Bash alone is worth every other integration tool combined. The model knows gh, curl, docker, kubectl, jq, git. Each one adds zero tokens to the tool definitions because it's just a bash command. A GitHub MCP server adds 26K tokens to give you the same capabilities.

Why these things are tools and not bash commands

If bash can do almost anything, why have 23 tools at all? Thariq Shihipar laid out the reasoning: promoting an action to a dedicated tool makes sense when you need a control surface around it.

AskUserQuestion is a tool because the harness needs to catch it and render a modal. A bash command can't trigger a UI element. The Edit tool runs a staleness check, verifying the file hasn't changed since the model last read it. Bash sed would just overwrite whatever's there. Read-only tools like Grep and Glob can run in parallel safely because the harness knows they're read-only from the tool declaration. It can't infer that from an arbitrary bash command.

There's also observability: when every file read is a Read tool call, you can measure latency, count usage, and log what the model looked at. My trace hook works because tool calls are structured events. You can't hook into cat the same way. And tools that can be undone (like Edit, which preserves the old content) can be approved more freely, because the harness groups actions by risk level based on which tool was called.
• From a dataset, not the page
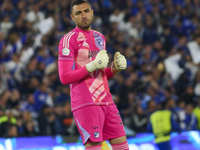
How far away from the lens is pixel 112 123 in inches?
152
Bash is the default. You promote something to a tool when you need the harness to see it, control it, or render it. Everything else stays in bash.

Try it yourself

Trace your own Claude Code sessions:

# 1. Make the hook executable
chmod +x scripts/tool-use-trace-hook.sh

# 2. Add to .claude/settings.local.json under "hooks":
#    "PostToolUse": [{
#      "matcher": "",
#      "hooks": [{ "type": "command", "command": "/path/to/tool-use-trace-hook.sh" }]
#    }]

# 3. Use Claude Code normally, then view the trace:
jq -r '[.timestamp, .tool, .input_summary] | @tsv' /tmp/claude-tool-trace.jsonl

# 4. Count tool usage:
jq -r '.tool' /tmp/claude-tool-trace.jsonl | sort | uniq -c | sort -rn

Run the API experiments:

export ANTHROPIC_API_KEY=sk-ant-...

# See the basic loop
python scripts/tool-use-experiments.py 1

# Watch an agent search a codebase
python scripts/tool-use-experiments.py 2

# Compare Haiku vs Sonnet vs Opus (costs ~$0.80)
python scripts/tool-use-experiments.py 3

# Measure tool definition overhead (no API calls)
python scripts/tool-use-experiments.py 4

The whole thing is a while loop. The model calls a tool, you execute it, feed the result back, repeat until it says end_turn. Everything else in Claude Code, from the permission system to context compaction, is built around that loop.

The numbers worth remembering: each tool definition costs ~150 tokens, so 5 MCP servers can eat 28% of your context window before you type anything. Sonnet finds bugs in 5 turns for $0.04, Opus finds the same bugs in 22 turns for $0.73, and Haiku does it in 8 turns for $0.02. For most codebases, grep inside this loop beats an embedding pipeline because it's simpler, always current, and improves as models improve. For very large codebases (50K+ files), hybrid approaches that add semantic search are worth considering.

Programmatic tool calling is the next step. Claude orchestrates multiple tool calls in code, and only the final result hits context. Early web search benchmarks show 11% better accuracy with 24% fewer tokens. How much that helps for code tasks is still an open question.